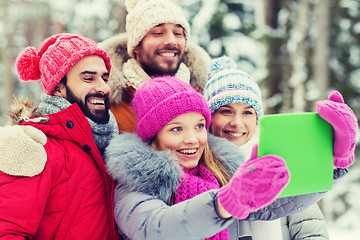 Image showing smiling friends with tablet pc in winter forest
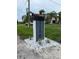 Mailbox with a modern design and the house number displayed prominently, surrounded by landscaping at 1158 Stroupe Rd, Kissimmee, FL 34744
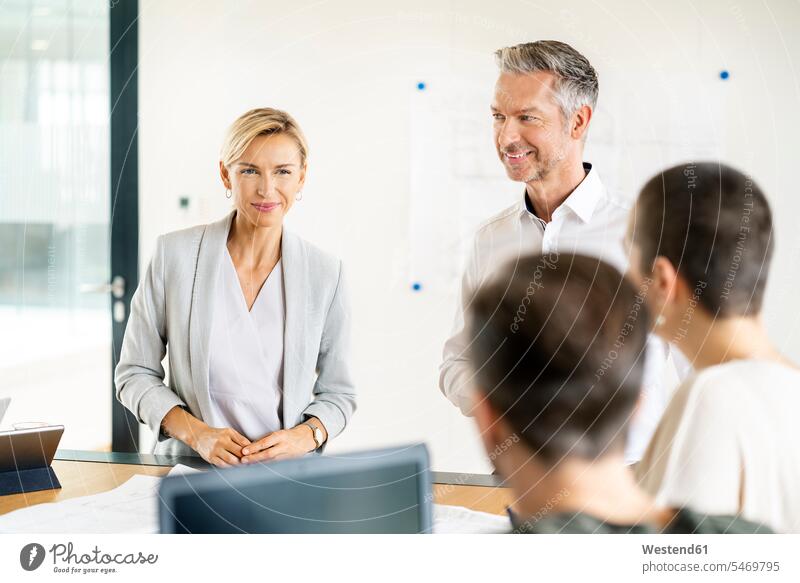 Leitender Geschäftsmann und Frau leiten Workshop im Amt Leute Menschen People Person Personen Europäisch Kaukasier kaukasisch Gruppe von Menschen Menschengruppe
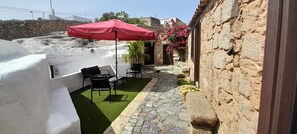 Eine Terrasse mit Steinboden, einem roten Sonnenschirm und Sitzgelegenheiten.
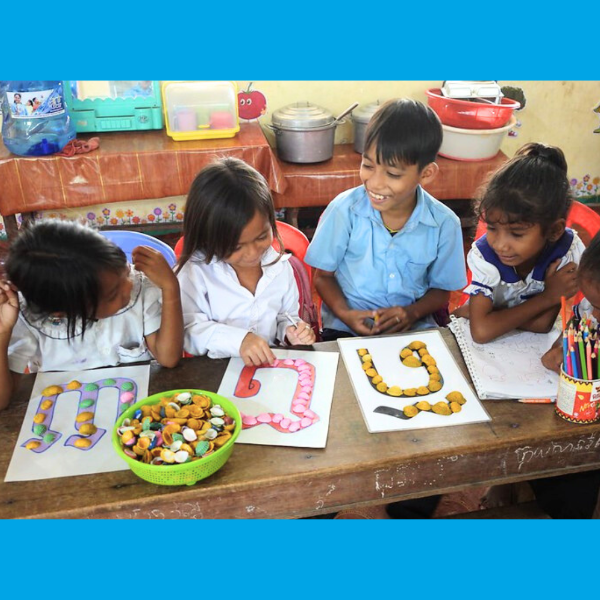 Children decorate Khmer letter worksheets with bottle caps at a classroom table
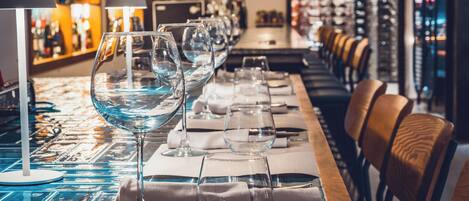 Una zona de bar con copas de vino y servilletas ordenadas sobre una mesa, y una barra con sillas al fondo.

### Task instructions
Give back each line above exactly, with pictures dropped.

### Task result
 Image showing smiling friends with tablet pc in winter forest
 Mailbox with a modern design and the house number displayed prominently, surrounded by landscaping at 1158 Stroupe Rd, Kissimmee, FL 34744
 Leitender Geschäftsmann und Frau leiten Workshop im Amt Leute Menschen People Person Personen Europäisch Kaukasier kaukasisch Gruppe von Menschen Menschengruppe
 Eine Terrasse mit Steinboden, einem roten Sonnenschirm und Sitzgelegenheiten.
 Children decorate Khmer letter worksheets with bottle caps at a classroom table
 Una zona de bar con copas de vino y servilletas ordenadas sobre una mesa, y una barra con sillas al fondo.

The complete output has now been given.